_Extract to read_
══════════
After working in the Forex industry for some time now, I have been met with one common question countless times. “Isn’t Forex trading just like Forex gambling”? Before I completely negate that question and explain why they are totally different, let me first explain that there is something to this question.
Is Forex Gambling?
No expert, no matter how long they have been trading and analyzing the Forex market, can tell you in full certainty what the U.S. Dollar will do today. There are many tools that can be used in order to help you make a more educated decision, but do not be fooled by so called Forex experts when they tell you they have it figured out. In fact, it is simple math. If they have a 3 trillion dollar a day market figured out, why are they not billionaires? If they really knew the key to eliminating the Forex risk, they would not be wasting their time trying to convert you into a Forex trader. Even in their trading, there is a certain element of Forex gambling.
No one knows “The Forex Secret”. You know why? Because there is no such thing. You can familiarize yourself with all the technical indicators, study fundamental analysis from dusk till dawn, and there still is some sort of a risk when trading Forex. You are still going to be met with a certain factor of Forex gambling.
══════════
_Written instruction A_
Return, line for line and unchanged, the part of the entries that opens with the line containing "Across the items listed as" and runs through the end of the entries.
══════════
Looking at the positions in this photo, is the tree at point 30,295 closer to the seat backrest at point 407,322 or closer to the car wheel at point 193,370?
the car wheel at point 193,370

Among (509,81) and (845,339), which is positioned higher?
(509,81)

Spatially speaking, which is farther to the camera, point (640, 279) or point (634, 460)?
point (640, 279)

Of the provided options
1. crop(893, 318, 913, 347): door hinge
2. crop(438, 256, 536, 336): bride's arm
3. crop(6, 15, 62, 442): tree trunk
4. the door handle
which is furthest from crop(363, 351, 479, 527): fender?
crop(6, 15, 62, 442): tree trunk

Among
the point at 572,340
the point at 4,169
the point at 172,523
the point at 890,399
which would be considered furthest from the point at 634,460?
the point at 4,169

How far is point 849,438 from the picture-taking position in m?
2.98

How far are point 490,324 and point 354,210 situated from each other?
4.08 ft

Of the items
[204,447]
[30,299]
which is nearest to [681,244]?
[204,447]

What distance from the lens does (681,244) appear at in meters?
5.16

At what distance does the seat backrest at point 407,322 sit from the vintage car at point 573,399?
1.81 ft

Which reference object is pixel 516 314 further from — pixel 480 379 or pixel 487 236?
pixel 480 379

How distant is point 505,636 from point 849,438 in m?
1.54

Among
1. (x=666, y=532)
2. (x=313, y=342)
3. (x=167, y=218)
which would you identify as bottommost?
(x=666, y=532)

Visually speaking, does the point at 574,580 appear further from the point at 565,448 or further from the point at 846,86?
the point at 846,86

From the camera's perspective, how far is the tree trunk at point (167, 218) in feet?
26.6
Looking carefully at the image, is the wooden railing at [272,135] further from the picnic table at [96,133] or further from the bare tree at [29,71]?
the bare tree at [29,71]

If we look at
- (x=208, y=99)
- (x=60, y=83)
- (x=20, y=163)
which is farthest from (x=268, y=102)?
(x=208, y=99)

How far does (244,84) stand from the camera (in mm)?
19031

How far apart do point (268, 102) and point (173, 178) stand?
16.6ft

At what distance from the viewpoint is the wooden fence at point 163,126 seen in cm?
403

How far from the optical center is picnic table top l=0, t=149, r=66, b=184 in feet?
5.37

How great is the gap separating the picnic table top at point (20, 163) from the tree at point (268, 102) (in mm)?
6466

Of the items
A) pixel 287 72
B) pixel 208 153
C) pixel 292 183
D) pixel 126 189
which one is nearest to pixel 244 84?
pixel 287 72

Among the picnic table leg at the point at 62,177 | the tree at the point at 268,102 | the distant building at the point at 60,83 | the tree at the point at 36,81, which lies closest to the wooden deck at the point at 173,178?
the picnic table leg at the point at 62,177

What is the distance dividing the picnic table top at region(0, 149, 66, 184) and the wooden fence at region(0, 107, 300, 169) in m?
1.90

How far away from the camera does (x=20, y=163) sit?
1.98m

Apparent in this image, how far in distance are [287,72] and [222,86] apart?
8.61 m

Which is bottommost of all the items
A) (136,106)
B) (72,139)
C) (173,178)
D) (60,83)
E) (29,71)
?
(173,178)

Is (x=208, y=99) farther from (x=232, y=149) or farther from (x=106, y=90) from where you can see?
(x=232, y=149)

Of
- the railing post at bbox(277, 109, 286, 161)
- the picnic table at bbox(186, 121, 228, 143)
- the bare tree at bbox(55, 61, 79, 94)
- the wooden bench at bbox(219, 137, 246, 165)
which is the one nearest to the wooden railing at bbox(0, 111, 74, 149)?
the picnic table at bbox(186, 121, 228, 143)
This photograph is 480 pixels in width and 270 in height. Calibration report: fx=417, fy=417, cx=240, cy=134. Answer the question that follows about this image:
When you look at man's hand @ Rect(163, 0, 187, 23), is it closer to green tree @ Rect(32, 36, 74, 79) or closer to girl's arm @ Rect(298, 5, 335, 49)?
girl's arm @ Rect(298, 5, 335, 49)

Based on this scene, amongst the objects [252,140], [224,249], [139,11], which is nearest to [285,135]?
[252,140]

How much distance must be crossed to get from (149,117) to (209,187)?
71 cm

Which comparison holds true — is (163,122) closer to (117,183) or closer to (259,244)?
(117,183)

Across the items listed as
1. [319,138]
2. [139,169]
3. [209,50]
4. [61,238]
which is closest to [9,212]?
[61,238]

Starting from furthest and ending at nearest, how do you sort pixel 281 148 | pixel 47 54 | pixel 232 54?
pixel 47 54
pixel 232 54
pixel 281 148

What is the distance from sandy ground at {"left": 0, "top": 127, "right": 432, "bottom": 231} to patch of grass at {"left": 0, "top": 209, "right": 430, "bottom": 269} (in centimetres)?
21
══════════
_Written instruction B_
Put this sentence from the piece on Forex trading and gambling into Spanish: "If they have a 3 trillion dollar a day market figured out, why are they not billionaires?"

_Correct response A_
Across the items listed as
1. [319,138]
2. [139,169]
3. [209,50]
4. [61,238]
which is closest to [9,212]?
[61,238]

Starting from furthest and ending at nearest, how do you sort pixel 281 148 | pixel 47 54 | pixel 232 54?
pixel 47 54
pixel 232 54
pixel 281 148

What is the distance from sandy ground at {"left": 0, "top": 127, "right": 432, "bottom": 231} to patch of grass at {"left": 0, "top": 209, "right": 430, "bottom": 269} (in centimetres)?
21

_Correct response B_
Si tienen descifrado un mercado de 3 billones de dólares al día, ¿por qué no son multimillonarios?